Methods: We investigated the expression of TET2 protein in 17 pediatric PF ependymoma using paraffin sections. Staining was performed with rabbit polyclonal antibody for TET2 protein. Sections were analyzed for TET2 expression using two criteria: percentage of positive tumor cells and the intensity of staining. These criteria were combined in a scoring system. Low expression was defined as a score between 0 and 1, whereas a high expression was assumed for values greater than 2. Additionally, clinical data was assessed, like age, gender, days to progression, recurrence, tumor grade and localization. Fisher’s exact test and t-test were used for statistical analysis.
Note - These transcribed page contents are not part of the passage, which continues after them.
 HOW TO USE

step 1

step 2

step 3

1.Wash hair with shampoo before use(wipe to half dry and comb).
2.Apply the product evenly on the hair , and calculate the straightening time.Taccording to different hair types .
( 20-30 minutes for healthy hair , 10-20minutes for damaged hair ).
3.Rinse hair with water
Results: In 7 out of 17 (41.2%) tumors a low TET2 protein expression was detected. Only one patient with low TET2 expression had a grade III tumor, whereas tumors with high TET2 expression were grade II and III tumors. Furthermore, of these 7 patients with low TET2 expression, 6 (86%) patients developed a recurrent tumor (P=0.015). This is supported by a shorter time to progression in the subgroup of patients with low TET2 expression (522 vs 646 days).
Conclusion: In this study, we detected that a subgroup of PF ependymoma shows a low expression of TET2 protein. Despite the small sample size, we observed an association between low TET2 protein expression and a higher tumor grade as well as tumor recurrence and time to progression.